Ados soucieux de perdre du poids : des méthodes sujettes aux inégalités sociales.


La prévention du surpoids et de l’obésité est une priorité mondiale de santé publique. L’obésité est en effet un facteur de risque majeur pour la santé, car elle est fortement associée au développement des maladies non-transmissibles les plus fréquentes (maladies cardio-vasculaires, cancers, diabète) et à celui des troubles musculo-squelettiques, ainsi qu’à une santé mentale altérée [1]. De nombreuses recommandations sont ainsi formulées, pour encourager une alimentation et une activité physique favorables à la santé, c’est-à-dire qui participent à limiter les risques de développer ces maladies et qui permettent d’éviter ou de limiter la prise de poids sur le long terme.

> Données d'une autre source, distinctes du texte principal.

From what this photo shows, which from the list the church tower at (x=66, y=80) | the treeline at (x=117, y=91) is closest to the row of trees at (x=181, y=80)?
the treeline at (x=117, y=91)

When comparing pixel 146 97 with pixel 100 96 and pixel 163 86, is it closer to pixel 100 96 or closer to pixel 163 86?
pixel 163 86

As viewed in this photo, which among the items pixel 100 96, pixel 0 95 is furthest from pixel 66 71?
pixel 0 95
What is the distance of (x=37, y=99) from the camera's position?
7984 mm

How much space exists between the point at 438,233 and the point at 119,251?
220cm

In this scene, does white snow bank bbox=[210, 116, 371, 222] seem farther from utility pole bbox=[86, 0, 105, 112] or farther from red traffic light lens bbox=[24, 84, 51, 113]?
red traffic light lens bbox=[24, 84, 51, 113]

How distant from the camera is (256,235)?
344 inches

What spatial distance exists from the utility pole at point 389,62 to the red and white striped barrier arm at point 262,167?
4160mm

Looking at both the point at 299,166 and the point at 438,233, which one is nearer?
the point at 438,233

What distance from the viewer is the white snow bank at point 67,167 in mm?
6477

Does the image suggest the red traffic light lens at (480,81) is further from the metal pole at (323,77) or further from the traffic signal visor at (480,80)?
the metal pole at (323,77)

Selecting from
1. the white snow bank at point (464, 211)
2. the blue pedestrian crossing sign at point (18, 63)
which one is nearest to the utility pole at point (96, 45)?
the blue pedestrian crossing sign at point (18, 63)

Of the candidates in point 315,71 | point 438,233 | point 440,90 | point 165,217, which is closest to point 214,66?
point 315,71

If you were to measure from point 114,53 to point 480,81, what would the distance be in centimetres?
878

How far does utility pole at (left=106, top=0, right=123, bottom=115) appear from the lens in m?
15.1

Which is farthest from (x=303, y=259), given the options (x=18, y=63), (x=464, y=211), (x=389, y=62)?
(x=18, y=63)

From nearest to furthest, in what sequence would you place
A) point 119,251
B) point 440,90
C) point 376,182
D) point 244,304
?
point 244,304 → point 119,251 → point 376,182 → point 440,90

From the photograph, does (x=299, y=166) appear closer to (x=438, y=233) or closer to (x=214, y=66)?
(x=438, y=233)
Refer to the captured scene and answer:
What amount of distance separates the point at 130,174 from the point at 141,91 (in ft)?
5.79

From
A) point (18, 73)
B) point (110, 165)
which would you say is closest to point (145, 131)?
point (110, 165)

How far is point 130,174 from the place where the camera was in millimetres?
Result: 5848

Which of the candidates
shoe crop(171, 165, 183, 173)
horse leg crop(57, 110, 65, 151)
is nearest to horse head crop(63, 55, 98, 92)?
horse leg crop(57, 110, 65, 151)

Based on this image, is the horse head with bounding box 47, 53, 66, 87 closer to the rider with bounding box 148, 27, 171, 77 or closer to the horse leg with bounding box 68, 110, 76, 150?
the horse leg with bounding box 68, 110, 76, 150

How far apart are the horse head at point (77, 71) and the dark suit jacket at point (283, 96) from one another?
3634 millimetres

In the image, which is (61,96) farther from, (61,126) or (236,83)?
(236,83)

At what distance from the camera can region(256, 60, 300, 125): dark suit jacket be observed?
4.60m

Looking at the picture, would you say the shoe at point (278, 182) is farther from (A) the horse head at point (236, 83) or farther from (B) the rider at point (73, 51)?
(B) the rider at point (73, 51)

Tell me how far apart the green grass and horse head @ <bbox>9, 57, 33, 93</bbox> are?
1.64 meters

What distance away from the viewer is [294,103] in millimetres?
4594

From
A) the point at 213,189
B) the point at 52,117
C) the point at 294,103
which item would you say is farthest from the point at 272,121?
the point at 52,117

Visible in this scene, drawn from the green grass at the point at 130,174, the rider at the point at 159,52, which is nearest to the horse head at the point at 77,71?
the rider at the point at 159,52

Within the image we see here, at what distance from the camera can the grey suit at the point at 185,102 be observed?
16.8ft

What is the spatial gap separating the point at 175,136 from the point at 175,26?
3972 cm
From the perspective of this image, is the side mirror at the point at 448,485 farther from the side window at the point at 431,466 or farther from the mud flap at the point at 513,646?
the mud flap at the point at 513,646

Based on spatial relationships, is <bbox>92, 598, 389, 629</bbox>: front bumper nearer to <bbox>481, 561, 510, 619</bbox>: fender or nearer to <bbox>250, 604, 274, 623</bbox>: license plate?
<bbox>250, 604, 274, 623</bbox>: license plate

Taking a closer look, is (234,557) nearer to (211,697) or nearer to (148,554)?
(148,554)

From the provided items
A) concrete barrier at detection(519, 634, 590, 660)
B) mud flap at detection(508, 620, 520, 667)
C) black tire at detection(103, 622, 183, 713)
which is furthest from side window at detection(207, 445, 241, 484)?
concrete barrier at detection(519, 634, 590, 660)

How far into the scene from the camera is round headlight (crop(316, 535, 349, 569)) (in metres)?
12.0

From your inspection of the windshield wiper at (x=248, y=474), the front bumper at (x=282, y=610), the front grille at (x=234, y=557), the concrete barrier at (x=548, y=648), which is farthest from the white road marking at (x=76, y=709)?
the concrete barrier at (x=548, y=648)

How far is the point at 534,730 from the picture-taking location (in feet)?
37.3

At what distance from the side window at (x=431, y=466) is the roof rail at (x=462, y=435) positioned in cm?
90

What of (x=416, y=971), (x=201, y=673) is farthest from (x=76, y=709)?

En Belgique comme ailleurs, des inégalités socioéconomiques sont observées en matière de nutrition. Qu’il s’agisse d’alimentation, d’activité physique, de sédentarité, ou encore de corpulence, le bilan est le plus souvent en défaveur des catégories les moins favorisées et ce, dès la petite enfance [2].

Le contrôle du poids à une période particulière de la vie

À l’adolescence, les modifications entrainées par la puberté - en particulier chez les filles - et l’augmentation des préoccupations, liées à la perception de soi et au regard de l’autre, font souvent du corps, un sujet sensible. La surveillance et le contrôle du poids se situent à l’intersection des aspects de santé et de représentation du corps, et recouvrent des pratiques variées, qui peuvent être favorables ou défavorables à la santé.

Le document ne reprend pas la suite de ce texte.